After visiting these two lakes, Relton and I were both left asking; Where are all the ducks?

Today when Relton and I went to scout the area we were both surprised by the lack of ducks that were present. When I was here last January the lake was literally covered in ducks with a large number of them being diving ducks like Tufted Duck and Common Pochard. Today not only were there very few birds (~400) but there wasn’t a single diving duck present. Large numbers were present just three weeks ago when Relton was last here, so where all of these birds have disappeared to is a mystery. Perhaps they have already left headed north for their breeding grounds in Siberia and Eurasia. The water levels on the lake will steadily decrease as the river that feeds it dries up for the summer. Karaivetti is one of the deepest lakes in the area, and retains water the longest. As water levels drop many of the large waders (storks, ibis, spoonbills, and herons) as well as shorebirds concentrate here in much higher numbers. We didn’t spend too much time counting at each location as we had gotten a late start and it was heating up rapidly (there is little to no shade around the lake).

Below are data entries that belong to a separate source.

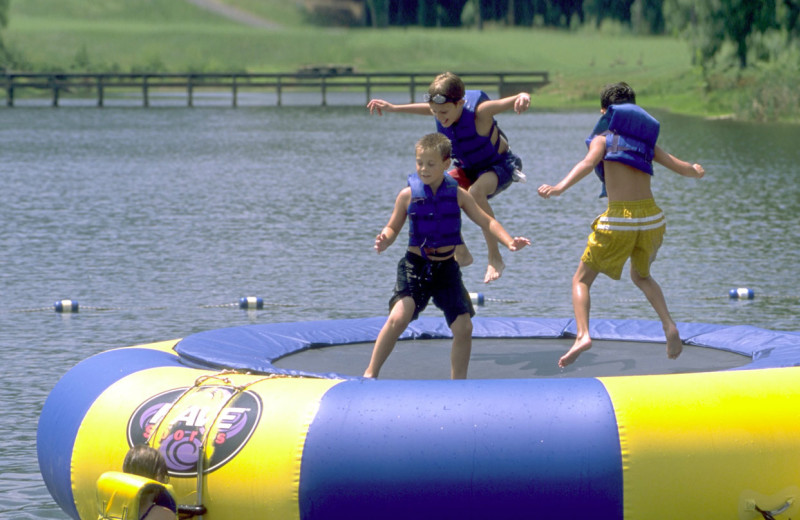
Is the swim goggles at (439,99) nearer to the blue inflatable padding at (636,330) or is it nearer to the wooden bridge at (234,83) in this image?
the blue inflatable padding at (636,330)

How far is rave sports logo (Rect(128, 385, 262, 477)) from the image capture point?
20.6 ft

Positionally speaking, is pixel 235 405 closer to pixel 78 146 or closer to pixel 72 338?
pixel 72 338

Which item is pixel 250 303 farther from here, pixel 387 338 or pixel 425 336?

I spent the rest of the afternoon revising the old checklist for Karaivetti with new species names and checking for holes in the list (I found three regularly occurring species from the morning that weren’t even on the list for the site yet!). Around 5PM after the mid-afternoon tea, I played some cricket with some of the boys from the school. I must say that the pitch could be in better shape, but some of these kids are really pretty good! At about 6:15PM I decided to check out some local reedbeds and small ponds that Relton told me could harbor rails and bittern. I had quite the entourage by the time I got to the rice paddy bunt. My shoes and feet stayed mud free for a whole four minutes before the inevitable just couldn’t be put off anymore. Due to the size and noise created by my group of enthusiastic young friends, I saw almost nothing during the hour walk, but I know how to get to the ponds on my own now, so it served a good purpose. I also was able to see a few things despite the noise and saw Ashy Prinia, and my first ever Jack Snipe.

Today was the first day I didn't take a nap in the afternoon in an effort to force my body into total adjustment into the time zone here. That fact coupled with the early wake-up and abudance of sun today has me currently exhausted. Tomorrow is my first day of actual surveying and driving out there on my own in the morning. I'll try to get some more action pix too...

Sunset over the rice paddies with a few of my young friends on a bunt nearby.